En finir avec les accords de libre-échange : la décision de la CJUE sur l’accord entre l’UE et le Maroc montre la voie
Communiqués de presse de la Coordination Européenne de La Via Campesina ECVC
En ce 16 octobre, journée internationale d’action pour la souveraineté alimentaire des peuples et contre les multinationales, nous saluons la décision de la Cour de Justice de l’Union Européenne (CJUE) datée du 4 Octobre 2024, au sujet de l’accord de libre-échange entre l’UE et le Maroc[i]. Ce verdict réaffirme les effets délétères du libre-échange des produits agricoles et de la pêche, en particulier sur l’économie paysanne et les personnes vivant dans les zones rurales[ii]. Toutefois, si ECVC se réjouit du constat dressé par la CJUE, les mesures qui l’accompagnent à l’heure actuelle ne sont pas à la hauteur des enjeux.

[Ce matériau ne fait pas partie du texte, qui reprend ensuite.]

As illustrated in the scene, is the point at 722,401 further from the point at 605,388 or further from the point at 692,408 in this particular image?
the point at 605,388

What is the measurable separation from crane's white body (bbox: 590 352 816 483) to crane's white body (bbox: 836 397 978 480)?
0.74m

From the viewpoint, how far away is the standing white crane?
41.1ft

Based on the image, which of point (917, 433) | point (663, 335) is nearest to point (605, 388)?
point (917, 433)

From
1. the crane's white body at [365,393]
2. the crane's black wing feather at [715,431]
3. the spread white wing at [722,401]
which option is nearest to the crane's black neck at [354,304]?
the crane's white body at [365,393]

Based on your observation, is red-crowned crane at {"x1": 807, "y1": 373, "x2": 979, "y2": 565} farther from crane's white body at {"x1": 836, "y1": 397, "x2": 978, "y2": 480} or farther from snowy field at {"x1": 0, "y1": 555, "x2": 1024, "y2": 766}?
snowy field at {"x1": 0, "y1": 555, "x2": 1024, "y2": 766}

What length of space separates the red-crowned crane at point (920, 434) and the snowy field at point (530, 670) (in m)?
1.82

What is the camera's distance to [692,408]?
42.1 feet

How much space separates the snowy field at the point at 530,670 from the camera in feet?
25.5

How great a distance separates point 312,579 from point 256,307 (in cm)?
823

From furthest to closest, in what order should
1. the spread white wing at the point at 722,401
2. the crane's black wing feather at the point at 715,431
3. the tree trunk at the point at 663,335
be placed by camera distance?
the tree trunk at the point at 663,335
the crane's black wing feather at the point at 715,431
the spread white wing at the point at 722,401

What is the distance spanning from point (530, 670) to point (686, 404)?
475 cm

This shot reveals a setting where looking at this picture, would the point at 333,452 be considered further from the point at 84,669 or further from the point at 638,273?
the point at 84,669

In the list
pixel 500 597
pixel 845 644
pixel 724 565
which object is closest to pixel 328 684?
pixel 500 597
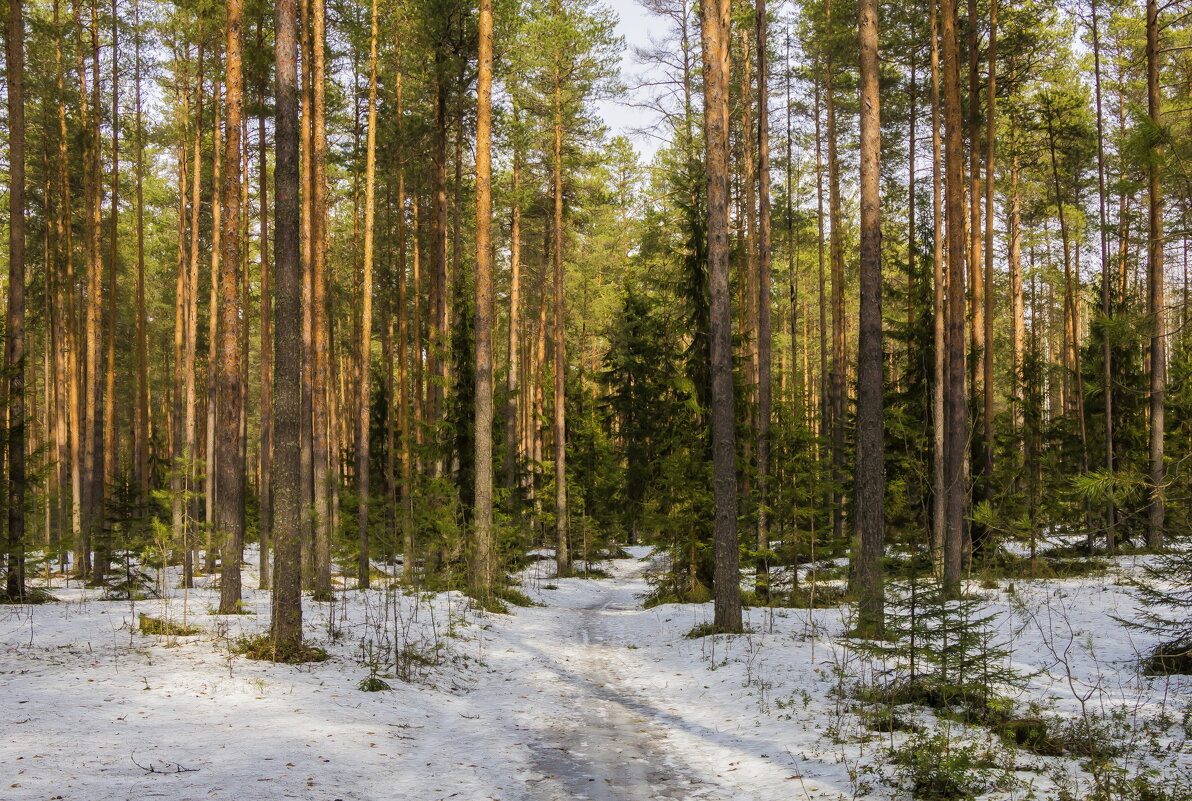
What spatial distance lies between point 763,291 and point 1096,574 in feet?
34.5

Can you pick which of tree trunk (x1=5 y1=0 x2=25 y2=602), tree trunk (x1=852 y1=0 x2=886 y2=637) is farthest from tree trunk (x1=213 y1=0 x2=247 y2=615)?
tree trunk (x1=852 y1=0 x2=886 y2=637)

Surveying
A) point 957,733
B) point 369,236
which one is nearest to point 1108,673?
point 957,733

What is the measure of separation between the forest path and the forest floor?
34 millimetres

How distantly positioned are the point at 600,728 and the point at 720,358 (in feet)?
21.4

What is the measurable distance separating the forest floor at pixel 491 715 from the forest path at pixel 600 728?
0.11 ft

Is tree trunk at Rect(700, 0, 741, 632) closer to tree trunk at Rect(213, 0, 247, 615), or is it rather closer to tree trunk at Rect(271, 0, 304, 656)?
tree trunk at Rect(271, 0, 304, 656)

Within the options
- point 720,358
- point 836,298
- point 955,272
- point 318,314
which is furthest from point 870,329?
point 836,298

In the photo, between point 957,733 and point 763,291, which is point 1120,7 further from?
point 957,733

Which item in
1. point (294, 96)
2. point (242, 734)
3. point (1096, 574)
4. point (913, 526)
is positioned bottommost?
point (1096, 574)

Selon la CJUE, cet accord, entré en vigueur en 2019, bafoue le consentement de tout un peuple. La CJUE a déclaré que, contrairement à ce qu’avait affirmé les signataires européens et marocains de l’accord, le peuple du Sahara Occidental, représenté par le Front Polisario, qui a déposé plainte, n’a jamais consenti à signer cet accord. C’est d’autant plus flagrant que l’on observe les conséquences de plus en plus évidentes d’une relation commerciale dérégulée avec l’UE qui a mené au développement d’un système agricole industriel destiné à l’exportation. C’est notamment le cas dans la région de Dakhla : là-bas, des centaines d’hectares de tomates cultivées sous serre[iii] polluent les sols, vident les nappes phréatiques et entraînent l’exploitation de travailleurs et travailleuses précaires, tout en contribuant à faire des populations locales une minorité démographique, dans le but d’un contrôle plus effectif par l’Etat marocain du territoire de la République arabe sahraouie démocratique. De nombreuses entreprises européennes, telle qu’Azura[iv], entretiennent d’ailleurs ce système très lucratif, en exploitant la population et les ressources de ce territoire. Elles importent ensuite des produits vers l’Europe à des coûts quasi nuls, inondant le marché avec des prix qui étranglent les maraîchères et maraîchers européens tout en restant très attractifs pour les consommateurs qui les privilégient la plupart du temps. Cet accord de libre-échange encourage ainsi les accaparements de terre et d’eau, ainsi que l’exploitation de travailleuses et travailleurs précaires par des entreprises européennes qui exportent ensuite vers l’UE. Cela entretient une logique coloniale et développe en outre une concurrence déloyale avec les petits et moyens maraîchers marocains.
En application de la décision de la CJUE, nous demandons :
- la suspension immédiate de cet accord, désormais illégal, dont nous ne pouvons accepter que les pratiques prédatrices se poursuivent encore 12 mois de plus ;
- l’interdiction immédiate d’entrée sur le territoire européen de produits en provenance du territoire de la République arabe sahraouie démocratique.
Cette relation prédatrice avec les territoires dominés n’est pas spécifique au Sahara Occidental. Elle est symptomatique des accords de libre-échange, qui renforcent les relations de dépendance, entretiennent l’accaparement des ressources naturelles et mettent à mal la perspective de souveraineté alimentaire pourtant défendue par les populations rurales.
Cette décision de la CJUE doit faire jurisprudence. Elle légitime une nouvelle fois la lutte que mènent ECVC et La Via Campesina de longue date pour sortir l’agriculture des accords de libre-échange. Les produits agricoles ne sont pas des marchandises. Quand ils sont traités comme telles, les conséquences sur les populations paysannes et sur l’environnement sont catastrophiques.
C’est pourquoi ECVC s’oppose à tout traité de libre-échange appliquant les règles du marché international à l’agriculture. Les discussions actuelles sur un éventuel accord commercial entre l’UE et le MERCOSUR montrent que ceux qui mènent les négociations ne comprennent pas, voire ignorent sciemment, les dégâts considérables que ces accords commerciaux engendrent pour les pays du Sud Global, mais aussi pour l’agriculture européenne et l’ensemble du monde rural. L’opposition à ces accords était une des revendications majeures des mobilisations paysannes européennes du début de cette année : les paysans et paysannes continueront d’agir pour exiger un nouveau paradigme en termes de commerce.
[i] Lien vers la décision de la CJUE : https://curia.europa.eu/jcms/upload/docs/application/pdf/2024-10/cp240170fr.pdf
[ii]. Comme mentionnée dans la déclaration de l’UNDROP.